Arsenal 2-2 PSG: Gunners shoot themselves



It is often said that the night is always darkest before the dawn, but I don’t think the guy who strung the proverb realized that the day is brightest before the dusk. For this has become the never-ending inescapable loop of Arsenal’s seasons – from dawn to predictable dusk, and back again.

After being second best for reasonable chunks of the game, Arsenal were invited into it by a soft penalty and an own goal. But Arsenal being, well, Arsenal, we threw it back into the fire after pulling it out of the fire and drew 2-2 with Paris Saint-Germain, putting our chances of winning the group in jeopardy.

It began from the teamsheet, as it almost always does. To be honest, I found it perfectly unsurprising that Arsene Wenger chose not to start Granit Xhaka or rest Alexis Sanchez, and said as much yesterday. It’s not a pointer I feel worth elaborating anymore, yet since most of the Internet are talking about it, I guess I’ll have to talk about it.
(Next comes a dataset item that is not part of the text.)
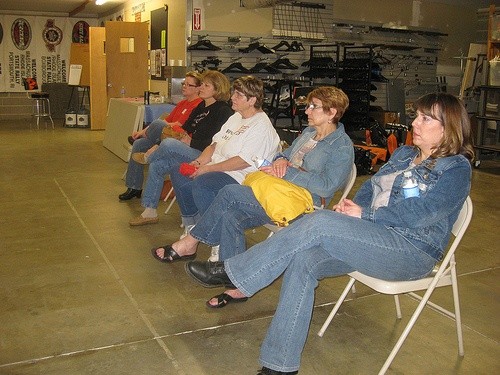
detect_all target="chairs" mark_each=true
[318,195,473,374]
[264,164,357,240]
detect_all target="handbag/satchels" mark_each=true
[241,170,314,229]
It is very odd for Arsene to spend £30m on a player whom we very much needed for his tenacity, aggression and defensive nous and then not play him enough. His run of games in October was more down to the absences of Francis Coquelin than a willingness to give the club’s third most expensive signing an extended run of games.

Granted, even after coming on as a substitute Granit did not have the best of games yesterday, which gives weight to the counterargument that Wenger may not have thought him to be compatible to the gameplan of the day. Then again, Wenger is rarely known for making massive changes in personnel based on a gameplan.

It points to Wenger’s custom of continuously starting whomever he perceives to be his best options, until they’re run into the ground. I don’t get it. If Wenger thinks Coquelin is a better footballer than Xhaka that’s fair enough and is his right as the manager. However, regardless of how much better Coquelin actually may be, Francis is as human as the rest of us and needs a rest every now and then. Overplaying him does no favours to anyone.

Having said that, I felt we actually started with more electricity and purpose than the previous two games. The initial parts of the game were more an exchange of blows, and both had their moments until PSG took the lead. Shkodran Mustafi, for all his positive impact in his honeymoon period at Arsenal, has looked lesser than solid in the last 2-3 games. He got done by Blasé Matuidi too easily, and the Frenchman squared it for Edinson Cavani to make it 1-0.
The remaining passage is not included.